Suppose $V_1, V_2, ..., V_r \in \R^n$ is a set of orthonormal vectors, there always exist a transformation matrix $X \in R^{m \times n}$ that transforms
them into a set of orthogonal vectors $U_1, U_2, ..., U_r \in \R^m$. And if we use scalar $\sigma_1, ..., \sigma_r \in \R$ to scale these $r$ vectors, they can be unit length, i.e. orthonormal too.

$\begin{bmatrix} -& X_1 &- \\ & ... & \\ -& X_m &- \end{bmatrix}\begin{bmatrix} | & & | \\ V_1 & ... & V_r \\ | & & | \end{bmatrix} = \begin{bmatrix} | & & | \\ U_1 & ... & U_r \\ | & & | \end{bmatrix} \begin{bmatrix} \sigma_1 & 0 & 0 \\ 0 & ... & 0 \\ 0 & 0& \sigma_r \end{bmatrix}$
Let matrices $V \in \R^{n \times r} = [V_1, ..., V_r], U \in \R^{m \times r} = [U_1, ..., U_r]$, and $D$ be the diagonal matrix, then

$XV = UD$

$X = UDV^T$

We see that for any rectangular matrix $X$, it can be decomposed into two orthonormal matrices $U, V$ and a diagonal matrix $D$.

Supposed variables in $X$ are normalized, let’s examine its covariance matrix.
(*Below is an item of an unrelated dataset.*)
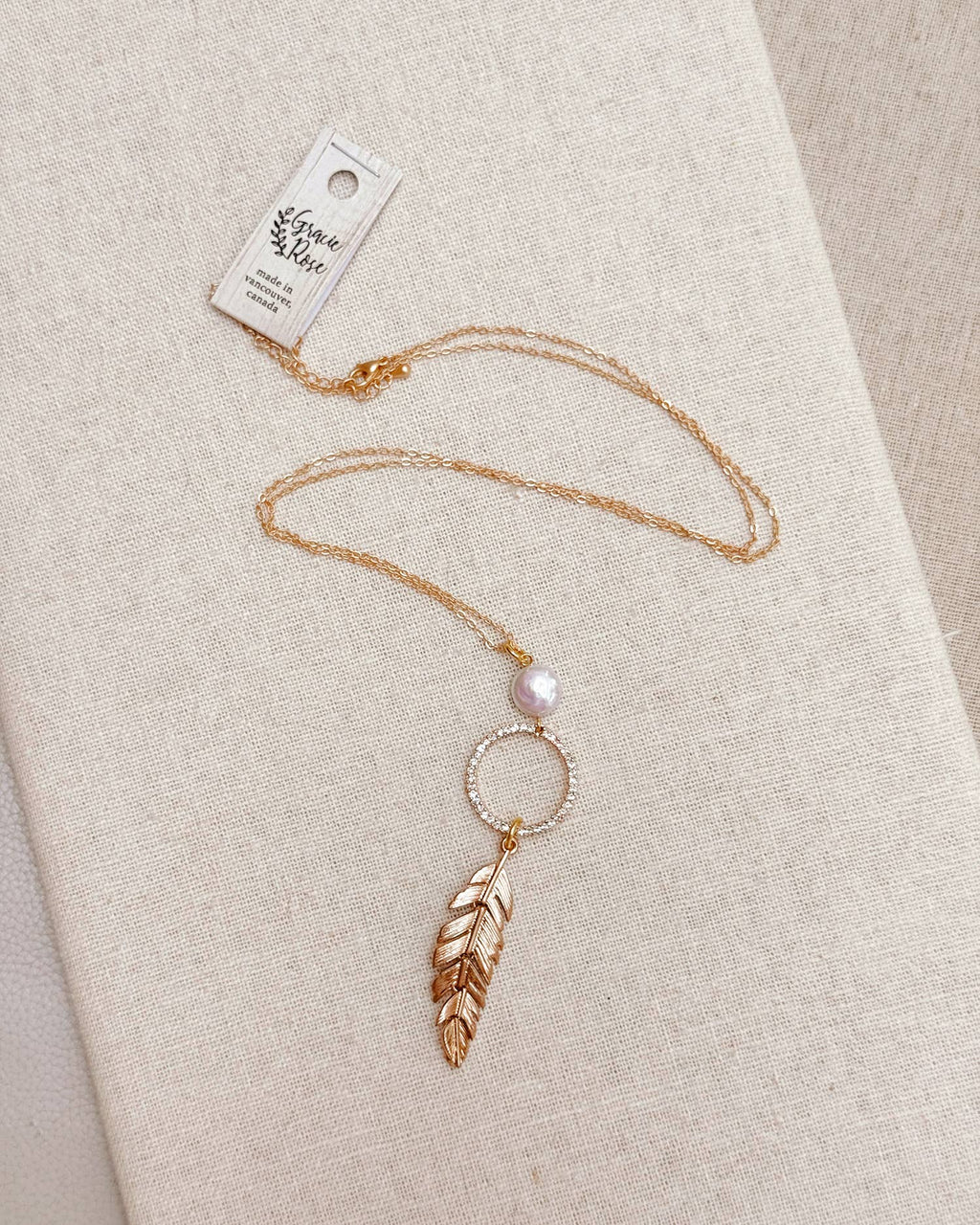 Pearl, Rhinestone Hoop & Feather Pendant Necklace: Silver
$\Sigma = X^TX = (UDV^T)^TUDV^T = VDU^TUDV^T = VD^2V^T$

We see that $V$ is in fact the eigenvector matrix of $\Sigma$. If the dimension of $X$ is high, e.g. 1000, the dimension of $\Sigma$ would be $1000 \times 1000$. Using singular value decomposition (SVD), we can obtain $V$ without computing $\Sigma$.